Saturday, January 23, 2016

When should I hire a data scientist?

This is a cross-post from a piece I wrote in medium:

Being part of the New York data scene, and especially being part of multiple VC networks, I often get asked to meet and advise early-stage startups and give my perspective on setting up the right data infrastructure and data team. Frequently, I get asked “when should I hire a data scientist?” as the word on the street is that you need a data scientist on staff. Sooner is better than later, right? They are often surprised when I say, “No, not yet. You are not ready.”

The truth is that very early startups often only have a basic data infrastructure in place to support the current business and are not ready to spend precious resources for more advanced analytics and data products such as recommenders. Focus on the foundational data first. Keep the website backend up and running, keep the signups flowing into a database table, instrument the site and track how users use your products. There’s lots to do.
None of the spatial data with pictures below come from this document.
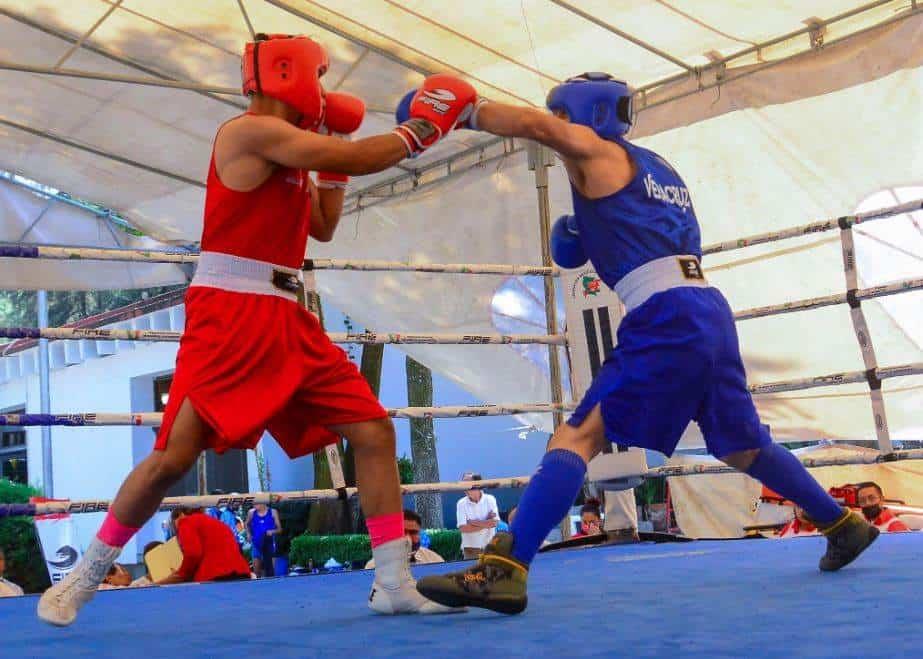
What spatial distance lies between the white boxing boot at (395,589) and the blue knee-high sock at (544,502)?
7.4 inches

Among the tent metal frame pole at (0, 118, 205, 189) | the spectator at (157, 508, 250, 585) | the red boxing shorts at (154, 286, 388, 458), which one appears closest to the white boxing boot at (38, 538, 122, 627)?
the red boxing shorts at (154, 286, 388, 458)

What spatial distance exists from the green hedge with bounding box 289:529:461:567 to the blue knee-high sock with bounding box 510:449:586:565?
8.47 metres

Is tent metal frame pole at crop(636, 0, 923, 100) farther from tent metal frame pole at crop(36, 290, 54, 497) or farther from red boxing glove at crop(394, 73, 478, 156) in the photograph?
tent metal frame pole at crop(36, 290, 54, 497)

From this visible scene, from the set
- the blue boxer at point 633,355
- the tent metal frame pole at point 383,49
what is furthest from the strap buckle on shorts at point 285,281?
the tent metal frame pole at point 383,49

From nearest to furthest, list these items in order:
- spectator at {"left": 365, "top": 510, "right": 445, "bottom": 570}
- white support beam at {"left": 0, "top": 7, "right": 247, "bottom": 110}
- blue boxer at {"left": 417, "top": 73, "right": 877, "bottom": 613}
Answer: blue boxer at {"left": 417, "top": 73, "right": 877, "bottom": 613} → spectator at {"left": 365, "top": 510, "right": 445, "bottom": 570} → white support beam at {"left": 0, "top": 7, "right": 247, "bottom": 110}

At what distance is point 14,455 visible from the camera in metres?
20.7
You need some central transactional and analytics store that will at least scale for the next year or two. Be safe and opt for boring technology such as relational databases unless you have good reason otherwise. They are tried and tested. Boring is good. Centralize the data. Build in data quality processes. Create more robust ETLs to marshall the data. The data engineer is going to support the whole business not just analytics so is a good deal. Moreover, they are easier and cheaper to hire than data scientist.
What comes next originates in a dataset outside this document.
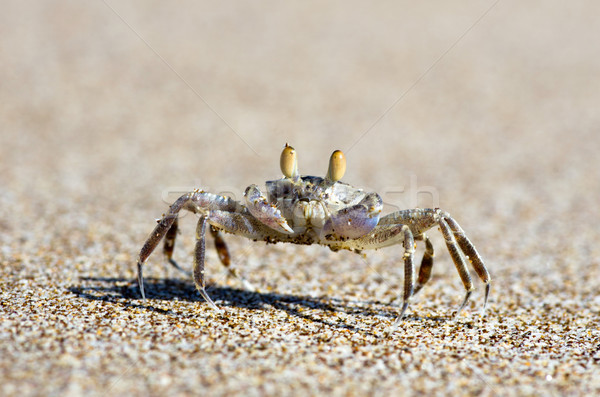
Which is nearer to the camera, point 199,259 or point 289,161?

“OK, great. We’ll hire a data engineer. And then we hire a data scientist?”

No, not yet. I would recommend hiring a data analyst first. Why? An early stage startup is probably still feeling out their business model. They are still trying to work out strategically where they should go. They are probably still seeking funding. These activities require getting answers from traditional analytics to help the founders and advisors make the right decisions and to provide the necessary information to investors. Excel will probably suffice for this work — and you can even connect it to a relational database as a data source. A good analyst will take you far. If they know SQL and they can query raw data stores directly, or can do some modeling in R, even better. Importantly for a cash strapped startup, a business analyst is probably only half the price of a good data scientist.
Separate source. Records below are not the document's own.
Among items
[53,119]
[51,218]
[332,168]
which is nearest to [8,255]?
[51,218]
So at this point, you have a reasonable data infrastructure, hopefully some somewhat solid data quality processes, and you’ve met the founders’ basic data needs. Now, we hire a data scientist? Well, maybe. It very much depends on the type of business and whether a data scientist will be a central part of the business model. If you could only hire one more person for the team/rocket ship, who would provide the greatest return? That is, if a central offering of the business is a data product, a data science driven process, such as recommenders, or something similar that provide a competitive advantage then now might indeed be a good time. Maybe not. Maybe you just need another analyst. You need to have a good idea of why you need that data scientist. Don’t get me wrong. I’m very pro data science. I’m a data scientist. However, I do believe that for early stage startups at least, there can be too early for a data scientist. We are not cheap. We need data, and we are not necessarily the best people to be building out the early ETLs to get the data. Others, including software engineers, can probably do a better job, more quickly for less.

One option of course is to outsource. If you have a clear, crisp question you can essentially hand over a dataset to a consulting data scientist and let them at it. Who is going to prepare that dataset, or build an API to get the data, or provide raw access to the database? That’s right: the data engineer that you hired ahead of the data scientist.

By all means hire a data scientist but let them come into an environment where there is data ready to be mined and others to focus on vanilla business intelligence reporting and analysis and free up the data scientist to focus as much as possible on what they are good at: the fun stuff, where that unique blend of business, data, math, stats, and visualization skills can really shine.